# Probleme mit ModBus



## Pinguino (4 April 2009)

Ich habe eine Anlage 1 die durch Modbus zum Leitsystem kommuniziert.
Die Anlage 1 und 2 ist als Slave definiert. Ab und zu bekommt das Leitsystem keine Daten von meiner Anlage mehr. Wenn ich die Hardwarekonfiguration auf der SPS herunterlade, dann plötzlich funktioniert es wieder. Dann bekommt das Leitsystem die Daten wieder. Karte ist eine 6ES7 341-1CH02-xxxx mit + Dongel/Treiber, die Steuerung ist eine S7-300 CPU 314.
Ich habe im Onlinebetrieb den Diagnosenpuffer der CP341 abgespeichert, aber konnte bei Hilfefunktion kein hilfreicher Ansatz finden um diesen Problem zu lösen. Kann mir jemanden weiterhelfen, oder mindestens erwähnen was ich machen sollte?
Bei der Anlage 2 habe ich den gleichen Phänomen. Die Anlage 2 ist genau gleich aufgebaut wie Anlage 1.

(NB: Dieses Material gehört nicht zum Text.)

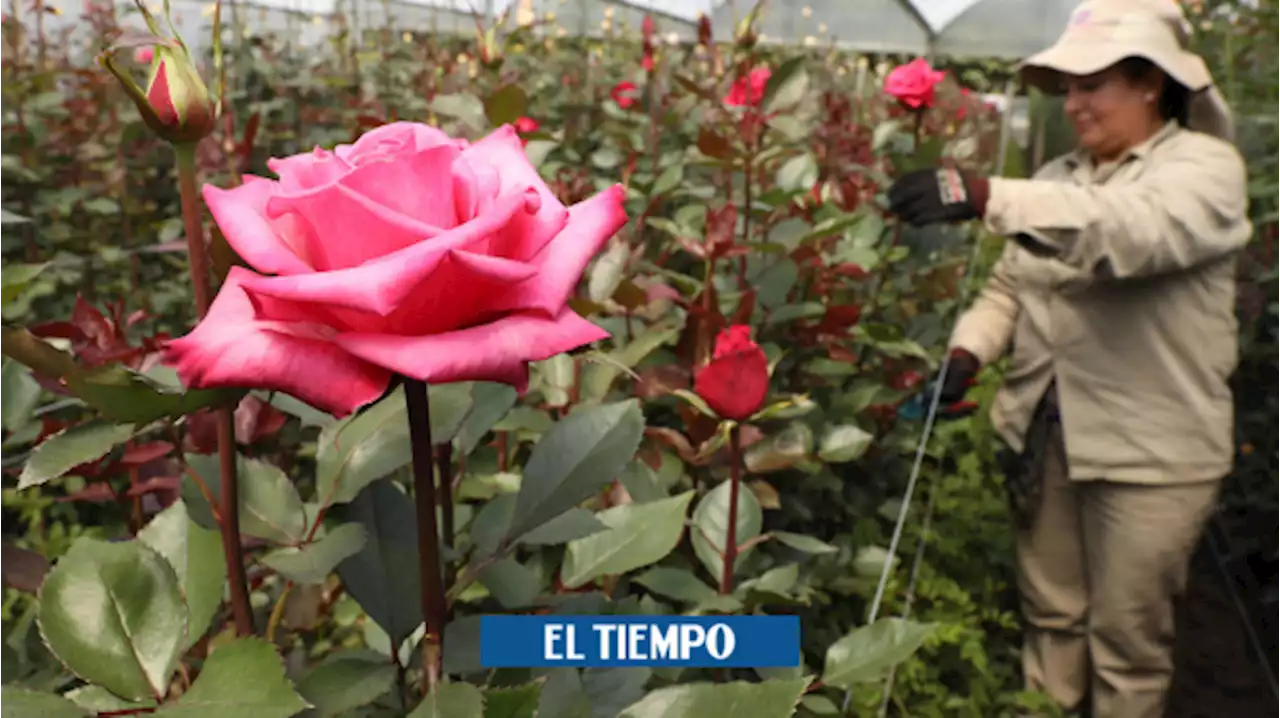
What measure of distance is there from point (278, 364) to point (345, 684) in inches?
9.1

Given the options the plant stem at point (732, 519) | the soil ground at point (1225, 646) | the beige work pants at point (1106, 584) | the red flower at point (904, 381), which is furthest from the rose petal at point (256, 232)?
the soil ground at point (1225, 646)

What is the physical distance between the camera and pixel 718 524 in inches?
34.5

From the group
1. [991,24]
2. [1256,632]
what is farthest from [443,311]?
[991,24]

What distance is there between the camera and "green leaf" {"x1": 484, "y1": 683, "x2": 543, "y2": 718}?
0.40 m

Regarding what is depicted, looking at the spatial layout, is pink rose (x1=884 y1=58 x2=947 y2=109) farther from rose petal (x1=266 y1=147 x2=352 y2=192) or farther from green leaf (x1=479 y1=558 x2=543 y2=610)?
rose petal (x1=266 y1=147 x2=352 y2=192)

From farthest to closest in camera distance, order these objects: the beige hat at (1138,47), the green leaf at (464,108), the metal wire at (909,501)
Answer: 1. the beige hat at (1138,47)
2. the metal wire at (909,501)
3. the green leaf at (464,108)

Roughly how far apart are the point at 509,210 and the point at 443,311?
0.05m

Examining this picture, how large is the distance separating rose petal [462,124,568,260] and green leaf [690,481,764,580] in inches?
20.4

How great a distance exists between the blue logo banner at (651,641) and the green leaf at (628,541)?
3.3 inches

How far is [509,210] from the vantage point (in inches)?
13.6

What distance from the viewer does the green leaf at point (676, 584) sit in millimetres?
819

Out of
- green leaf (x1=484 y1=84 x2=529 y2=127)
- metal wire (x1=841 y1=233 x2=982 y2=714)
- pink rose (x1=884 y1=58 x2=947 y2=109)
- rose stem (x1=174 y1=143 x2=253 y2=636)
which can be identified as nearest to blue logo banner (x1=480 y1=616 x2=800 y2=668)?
rose stem (x1=174 y1=143 x2=253 y2=636)

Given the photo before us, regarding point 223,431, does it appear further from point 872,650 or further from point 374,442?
point 872,650

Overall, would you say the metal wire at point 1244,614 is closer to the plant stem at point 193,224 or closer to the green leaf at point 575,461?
the green leaf at point 575,461
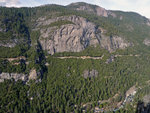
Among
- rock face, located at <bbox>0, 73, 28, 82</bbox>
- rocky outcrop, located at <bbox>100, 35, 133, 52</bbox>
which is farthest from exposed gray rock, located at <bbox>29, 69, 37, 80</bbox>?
rocky outcrop, located at <bbox>100, 35, 133, 52</bbox>

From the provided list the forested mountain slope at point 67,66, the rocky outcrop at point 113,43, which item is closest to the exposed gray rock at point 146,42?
the forested mountain slope at point 67,66

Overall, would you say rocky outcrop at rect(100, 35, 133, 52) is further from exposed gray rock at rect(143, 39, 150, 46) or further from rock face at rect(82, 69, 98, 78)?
rock face at rect(82, 69, 98, 78)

Anlage 1 ist die Datei Diagnose Dialyse 01.txt
Anlage 2 ist die Datei Diagnose Zentrale 00.txt


----------



## uncle_tom (4 April 2009)

Servus,

wenn ich mir die Diagnosedateien so anschaue, dann tippe ich hier mal auf einen "schlampigen"-Modbustreiber im Leitsystem

- Zeichenverzugszeit --> Master (Leitsystem) braucht zu lange für das Antworttelegramm
- Bytezähler zu kleiner --> fehlerhaftes Antworttelegramm vom Master (Leitsystem)

versuch doch mal anstelle des Leitsystems einen Mastersimulator zu betreiben. http://www.modbustools.com/



Evtl. liegt es auch an der Busleitung (Länge, Abschlusswiderstand).

Evtl. Zeichenverzugszeit im Modbustreiber erhöhen (Hardwarekonfig).

Durch die fehlerhaften Telegramme hängt sich vermutlich der Siemens-Treiber auf.


----------



## Pinguino (5 April 2009)

Was wäre den Zeichenverzugszeit im Modbustreiber zu erhöhen in der Hardwarekonfiguration? Beim Protokoll ist 9600 kBits/s eingestellt, ist das gemeint? Ich brauche den FB80 für die Kommunikation, dort kann man ein Timer und die Timerzeiteinstellen wenn ich dort die Zeit erhöhe wird es besser gehen? Momentant ist 5Sekunden eingestellt


----------



## uncle_tom (5 April 2009)

Hallo,

schau dir doch mal das Handbuch zum Modbus-Slave Treiber von Siemens an.

Das sollte eigentlich bei deiner Modbus-Lizenz dabeigewesen sein. Alternativ kann man sich das Handbuch auch bei Siemens herunterladen.

Link

Dort sind die Einstellungen der Hardwarekonfig (CP-Parametrieren) beschrieben. Bzgl. Zeichenverzugszeit kann man dort einen Multiplikator einstellen. Weiterhin kann dort die Betriesart auf "Störungsunterdrückung" eingestellt werden.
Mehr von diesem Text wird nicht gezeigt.